KubeRay label-based scheduling#

This guide explains how to use label-based scheduling for Ray clusters on Kubernetes. This feature allows you to direct Ray workloads (tasks, actors, or placement groups) to specific Ray nodes running on Pods using labels. Label selectors enable fine-grained control of where your workloads run in a heterogeneous cluster, helping to optimize both performance and cost.

Label-based scheduling is an essential tool for heterogeneous clusters, where your RayCluster might contain different types of nodes for different purposes, such as:

  • Nodes with different accelerator types like A100 GPUs or Trillium TPU.

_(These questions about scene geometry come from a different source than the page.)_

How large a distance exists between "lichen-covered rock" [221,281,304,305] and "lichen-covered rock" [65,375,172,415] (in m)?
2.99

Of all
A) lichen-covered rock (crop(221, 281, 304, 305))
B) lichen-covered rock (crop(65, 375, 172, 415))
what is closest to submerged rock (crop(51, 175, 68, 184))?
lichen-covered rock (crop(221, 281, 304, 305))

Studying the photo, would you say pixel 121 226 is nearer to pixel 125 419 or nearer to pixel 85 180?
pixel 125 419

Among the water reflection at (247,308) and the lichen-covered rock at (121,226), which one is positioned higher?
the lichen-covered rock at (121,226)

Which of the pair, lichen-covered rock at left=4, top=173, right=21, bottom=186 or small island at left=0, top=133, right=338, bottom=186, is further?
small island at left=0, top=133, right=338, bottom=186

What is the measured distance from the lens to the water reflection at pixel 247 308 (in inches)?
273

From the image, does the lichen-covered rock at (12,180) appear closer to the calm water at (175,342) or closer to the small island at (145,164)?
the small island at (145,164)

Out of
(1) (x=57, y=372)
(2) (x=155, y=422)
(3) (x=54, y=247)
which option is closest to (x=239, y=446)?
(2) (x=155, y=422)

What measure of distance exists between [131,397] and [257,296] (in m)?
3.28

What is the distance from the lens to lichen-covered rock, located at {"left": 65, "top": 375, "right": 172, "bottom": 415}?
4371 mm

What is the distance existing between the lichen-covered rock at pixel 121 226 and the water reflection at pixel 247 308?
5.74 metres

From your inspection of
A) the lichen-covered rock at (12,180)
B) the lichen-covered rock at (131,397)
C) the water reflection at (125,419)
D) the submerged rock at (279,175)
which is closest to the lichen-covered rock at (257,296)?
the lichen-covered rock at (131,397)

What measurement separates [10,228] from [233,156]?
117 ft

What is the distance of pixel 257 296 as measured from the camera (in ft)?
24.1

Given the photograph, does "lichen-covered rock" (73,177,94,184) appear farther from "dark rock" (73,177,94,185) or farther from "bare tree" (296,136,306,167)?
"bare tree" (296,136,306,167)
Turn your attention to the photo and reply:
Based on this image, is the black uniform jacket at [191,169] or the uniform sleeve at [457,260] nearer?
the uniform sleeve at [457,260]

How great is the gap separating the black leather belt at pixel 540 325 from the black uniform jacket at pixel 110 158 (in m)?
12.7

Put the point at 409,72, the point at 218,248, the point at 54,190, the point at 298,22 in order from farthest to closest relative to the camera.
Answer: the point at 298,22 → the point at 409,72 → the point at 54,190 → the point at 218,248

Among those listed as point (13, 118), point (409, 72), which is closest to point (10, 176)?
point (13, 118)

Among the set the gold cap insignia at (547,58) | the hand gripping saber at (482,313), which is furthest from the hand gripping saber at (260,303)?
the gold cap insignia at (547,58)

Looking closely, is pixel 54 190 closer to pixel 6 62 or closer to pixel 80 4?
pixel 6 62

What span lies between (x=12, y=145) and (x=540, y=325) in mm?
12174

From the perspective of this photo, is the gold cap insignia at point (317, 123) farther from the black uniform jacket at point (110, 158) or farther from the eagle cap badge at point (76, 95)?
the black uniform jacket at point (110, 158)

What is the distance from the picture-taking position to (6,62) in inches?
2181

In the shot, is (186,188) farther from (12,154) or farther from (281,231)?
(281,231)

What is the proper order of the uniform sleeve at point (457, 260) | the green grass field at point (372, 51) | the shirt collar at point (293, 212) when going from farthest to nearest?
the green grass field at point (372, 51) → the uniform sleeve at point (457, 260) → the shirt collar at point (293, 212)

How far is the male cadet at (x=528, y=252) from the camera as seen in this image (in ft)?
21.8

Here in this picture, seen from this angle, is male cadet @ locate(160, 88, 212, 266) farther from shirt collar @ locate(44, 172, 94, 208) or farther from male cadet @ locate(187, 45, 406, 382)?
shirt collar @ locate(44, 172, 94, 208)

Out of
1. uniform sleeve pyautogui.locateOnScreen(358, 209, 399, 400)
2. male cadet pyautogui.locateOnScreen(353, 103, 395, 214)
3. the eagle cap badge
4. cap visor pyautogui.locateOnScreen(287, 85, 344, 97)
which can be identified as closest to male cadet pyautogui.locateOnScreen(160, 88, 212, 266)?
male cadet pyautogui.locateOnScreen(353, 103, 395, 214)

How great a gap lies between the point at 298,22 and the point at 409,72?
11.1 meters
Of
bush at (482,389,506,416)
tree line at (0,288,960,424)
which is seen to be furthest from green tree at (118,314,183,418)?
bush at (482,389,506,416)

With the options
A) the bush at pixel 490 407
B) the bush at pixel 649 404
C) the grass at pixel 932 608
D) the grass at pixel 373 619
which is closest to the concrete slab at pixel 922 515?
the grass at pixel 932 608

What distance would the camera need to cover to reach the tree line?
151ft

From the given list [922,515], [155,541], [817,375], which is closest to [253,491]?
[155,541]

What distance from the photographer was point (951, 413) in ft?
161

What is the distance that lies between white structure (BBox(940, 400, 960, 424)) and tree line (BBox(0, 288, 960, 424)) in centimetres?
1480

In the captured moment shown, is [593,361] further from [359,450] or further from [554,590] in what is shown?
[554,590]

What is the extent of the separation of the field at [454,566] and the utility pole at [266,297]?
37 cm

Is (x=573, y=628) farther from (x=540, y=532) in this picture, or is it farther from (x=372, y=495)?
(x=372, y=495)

  • Nodes with different CPU families like Intel or AMD.

  • Nodes with different instance types related to cost and availability, such as spot or on-demand instances.

  • Nodes in different failure domains or with region or zone requirements.

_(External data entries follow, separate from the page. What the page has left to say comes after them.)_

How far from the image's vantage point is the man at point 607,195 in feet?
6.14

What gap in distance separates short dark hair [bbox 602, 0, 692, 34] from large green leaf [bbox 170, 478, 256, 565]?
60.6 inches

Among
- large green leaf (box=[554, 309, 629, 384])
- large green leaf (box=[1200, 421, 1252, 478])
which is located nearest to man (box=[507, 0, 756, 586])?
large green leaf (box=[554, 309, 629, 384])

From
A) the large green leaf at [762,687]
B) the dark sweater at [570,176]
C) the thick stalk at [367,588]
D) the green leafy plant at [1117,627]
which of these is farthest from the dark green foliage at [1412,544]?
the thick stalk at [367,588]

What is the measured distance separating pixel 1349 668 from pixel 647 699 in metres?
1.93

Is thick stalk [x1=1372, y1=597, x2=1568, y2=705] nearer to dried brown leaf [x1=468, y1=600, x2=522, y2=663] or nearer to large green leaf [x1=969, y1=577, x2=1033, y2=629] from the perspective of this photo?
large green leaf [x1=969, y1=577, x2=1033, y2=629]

The Ray scheduler uses a label_selector specified in the @ray.remote decorator to filter on labels defined on the Ray nodes. In KubeRay, set Ray node labels using labels defined in the RayCluster custom resource.

Label selectors are an experimental feature in Ray 2.49.1.

Full autoscaling support for tasks, actors, and placement groups with label selectors is available in Ray 2.51.0 and KubeRay v1.5.0.

Overview#

There are three scheduling steps to understand when using KubeRay with label-based scheduling:

  1. The Ray workload: A Ray application requests resources with a label_selector, specifying that you want to schedule on a node with those labels. Example:

@ray.remote(num_gpus=1, label_selector={"ray.io/accelerator-type": "A100"})
def gpu_task():
    pass
  1. The RayCluster CR: The RayCluster CRD defines the types of nodes available for scheduling (or scaling with autoscaling) through HeadGroupSpec and WorkerGroupSpecs. To set Ray node labels for a given group, you can specify them under a top-level Labels field. When KubeRay creates a Pod for this group, it sets these labels in the Ray runtime environment. For RayClusters with autoscaling enabled, KubeRay also adds these labels to the autoscaling configuration use for scheduling Ray workloads. Example:

headGroupSpec:
    labels:
        ray.io/region: us-central2
...
workerGroupSpecs:
  - replicas: 1
    minReplicas: 1
    maxReplicas: 10
    groupName: intel-cpu-group
    labels:
      cpu-family: intel
      ray.io/market-type: on-demand
  1. The Kubernetes scheduler: To ensure the Ray Pods land on the correct physical hardware, add standard Kubernetes scheduling features like nodeSelector or podAffinity in the Pod template. Similar to how Ray treats label selectors, the Kubernetes scheduler filters the underlying nodes in the Kubernetes cluster based on these labels when scheduling the Pod. For example, you might add the following nodeSelector to the above intel-cpu-group to ensure both Ray and Kubernetes constrain scheduling:

nodeSelector:
    cloud.google.com/machine-family: "N4"
    cloud.google.com/gke-spot: "false"

This quickstart demonstrates all three steps working together.

Quickstart#

Step 1: [Optional] Create a Kubernetes cluster with Kind#

If you don’t already have a Kubernetes cluster, create a new cluster with Kind for testing. If you’re already using a cloud provider’s Kubernetes service such as GKE, skip this step.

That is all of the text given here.